Benim için uyku denen bir güzellik yok hala, deli gibi canımı yakmaya devam ediyorsun farkında olmadan. Daha önce birini hiç bu kadar üzmüş müydün? 
Neyse sana kızmıyorum zaten, en azından parçalanışımı karşıma geçip izlemiyorsun. Uzak durmakta da haklısın sonuçta hayatını yoluna koyman gerekli. Bu yüzden kızmıyorum sana. 

Peki, birinin hiç benim kadar ihtiyacı oldu mu sana? Tamam haklısın, yardım etmek zorunda değilsin sonuçta ben, senin için yoldan geçen herhangi bir insanım artık...

Söylemiştin yaralanacaksın, daha çok üzüleceksin bu hayatta diye. Sadece bu yarayı senden beklemediğim için affet.
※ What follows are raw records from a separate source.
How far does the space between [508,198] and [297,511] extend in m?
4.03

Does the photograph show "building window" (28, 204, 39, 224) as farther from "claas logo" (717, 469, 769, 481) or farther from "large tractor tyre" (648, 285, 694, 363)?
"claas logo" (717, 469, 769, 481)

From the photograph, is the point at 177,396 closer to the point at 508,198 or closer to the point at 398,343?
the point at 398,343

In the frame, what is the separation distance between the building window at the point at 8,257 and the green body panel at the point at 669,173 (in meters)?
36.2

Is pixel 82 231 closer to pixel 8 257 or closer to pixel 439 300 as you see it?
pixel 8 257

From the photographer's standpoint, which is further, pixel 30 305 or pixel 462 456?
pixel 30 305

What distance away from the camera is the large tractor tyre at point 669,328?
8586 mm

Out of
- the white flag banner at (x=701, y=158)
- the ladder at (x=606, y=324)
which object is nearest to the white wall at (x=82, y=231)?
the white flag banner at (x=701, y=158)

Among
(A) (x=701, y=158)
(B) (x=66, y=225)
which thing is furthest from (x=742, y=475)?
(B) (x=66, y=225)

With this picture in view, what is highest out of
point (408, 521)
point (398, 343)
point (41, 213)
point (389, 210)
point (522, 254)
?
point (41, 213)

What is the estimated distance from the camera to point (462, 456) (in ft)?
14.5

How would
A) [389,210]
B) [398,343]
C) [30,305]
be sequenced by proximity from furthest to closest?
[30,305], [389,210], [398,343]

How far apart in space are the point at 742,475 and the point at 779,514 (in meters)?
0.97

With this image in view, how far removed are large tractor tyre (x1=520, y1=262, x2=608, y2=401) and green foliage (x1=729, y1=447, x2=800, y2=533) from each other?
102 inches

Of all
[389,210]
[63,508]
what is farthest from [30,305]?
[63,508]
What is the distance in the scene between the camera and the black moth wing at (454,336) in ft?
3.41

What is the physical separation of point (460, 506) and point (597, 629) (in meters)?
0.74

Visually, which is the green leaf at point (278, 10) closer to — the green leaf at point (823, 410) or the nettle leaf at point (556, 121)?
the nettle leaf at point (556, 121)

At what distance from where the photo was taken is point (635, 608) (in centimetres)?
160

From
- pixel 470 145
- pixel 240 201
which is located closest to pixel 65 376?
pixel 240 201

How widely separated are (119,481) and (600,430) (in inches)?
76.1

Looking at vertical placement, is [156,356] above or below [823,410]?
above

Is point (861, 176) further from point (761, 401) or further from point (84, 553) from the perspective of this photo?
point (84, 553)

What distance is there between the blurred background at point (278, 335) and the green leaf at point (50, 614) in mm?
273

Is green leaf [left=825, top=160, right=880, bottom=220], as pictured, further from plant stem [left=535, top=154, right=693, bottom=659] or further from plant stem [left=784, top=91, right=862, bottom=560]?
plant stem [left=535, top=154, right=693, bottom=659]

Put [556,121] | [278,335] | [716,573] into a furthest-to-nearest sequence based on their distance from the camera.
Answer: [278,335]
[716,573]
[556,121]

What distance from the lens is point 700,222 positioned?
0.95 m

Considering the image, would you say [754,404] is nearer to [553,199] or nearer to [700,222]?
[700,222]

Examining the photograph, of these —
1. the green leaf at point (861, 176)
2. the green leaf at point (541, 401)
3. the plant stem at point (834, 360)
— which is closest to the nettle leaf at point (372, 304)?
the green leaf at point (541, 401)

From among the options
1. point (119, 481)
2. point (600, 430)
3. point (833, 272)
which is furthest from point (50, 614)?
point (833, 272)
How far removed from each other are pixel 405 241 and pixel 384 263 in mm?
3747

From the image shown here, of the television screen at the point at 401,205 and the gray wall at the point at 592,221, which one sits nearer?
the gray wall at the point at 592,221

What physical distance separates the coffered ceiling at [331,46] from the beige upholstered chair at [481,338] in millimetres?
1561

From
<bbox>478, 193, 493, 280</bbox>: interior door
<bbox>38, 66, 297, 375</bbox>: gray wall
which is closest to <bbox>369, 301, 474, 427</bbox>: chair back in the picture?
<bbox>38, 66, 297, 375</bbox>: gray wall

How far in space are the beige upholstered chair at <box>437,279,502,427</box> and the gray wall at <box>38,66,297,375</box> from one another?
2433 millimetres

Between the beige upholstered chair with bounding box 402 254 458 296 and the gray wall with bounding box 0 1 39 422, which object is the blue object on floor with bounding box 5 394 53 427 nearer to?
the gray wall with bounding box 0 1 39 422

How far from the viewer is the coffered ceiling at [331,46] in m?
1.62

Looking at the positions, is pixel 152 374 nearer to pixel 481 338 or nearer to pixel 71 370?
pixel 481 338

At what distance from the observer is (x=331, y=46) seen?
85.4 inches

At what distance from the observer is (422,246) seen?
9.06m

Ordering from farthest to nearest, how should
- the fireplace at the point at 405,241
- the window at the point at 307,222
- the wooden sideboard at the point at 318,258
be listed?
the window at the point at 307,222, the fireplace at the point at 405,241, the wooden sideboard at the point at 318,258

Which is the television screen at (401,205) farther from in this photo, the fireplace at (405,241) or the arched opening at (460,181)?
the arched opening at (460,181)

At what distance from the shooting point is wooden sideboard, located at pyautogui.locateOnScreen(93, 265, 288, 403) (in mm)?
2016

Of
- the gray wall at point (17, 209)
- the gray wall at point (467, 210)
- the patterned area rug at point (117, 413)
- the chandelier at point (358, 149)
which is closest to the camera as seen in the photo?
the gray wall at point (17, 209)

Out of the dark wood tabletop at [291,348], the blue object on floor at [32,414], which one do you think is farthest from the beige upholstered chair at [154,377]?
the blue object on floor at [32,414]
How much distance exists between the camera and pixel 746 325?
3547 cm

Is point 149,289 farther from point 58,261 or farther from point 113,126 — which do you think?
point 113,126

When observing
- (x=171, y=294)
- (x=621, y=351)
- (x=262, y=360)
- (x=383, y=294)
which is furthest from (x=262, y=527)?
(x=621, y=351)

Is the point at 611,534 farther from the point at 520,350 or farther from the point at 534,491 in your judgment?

Ve tabi sende açtığım yaralar yüzünden beni terk edişini affet. 

Her güzel şey bir gün biter, zaten kim ister ki bitmesini ancak biter işte canın sağ olsun. 

Bir "Adamlar" konseri yok ki gidelim, iki kafa dağıtalım. 

"Abi kafanda kurbağa var Abi kafanda kurup kurup Vuruyosun oğa buğa Yaşlı bi kurbağa var Bin yaşında var Başında sis var kurbağanın Altında sen var Sen bi salondasın, sanıyosun ki okyanustasın ama işte Salondasın, yanında ismet var İsmetler gider ismetler kalır Sen başarırsın ismet sevinir Gerisi eski püskü boktan sandıklarda çürür Sen düşersin ismet kaldırır..."
"Rafadan Salçalı grubuma ithafen artık 5 kişiyiz, gönül isterdi ki 6 olsun. Durup dururken grubun neşesi olurken bir anda dertlerimle boğmayayım diye..."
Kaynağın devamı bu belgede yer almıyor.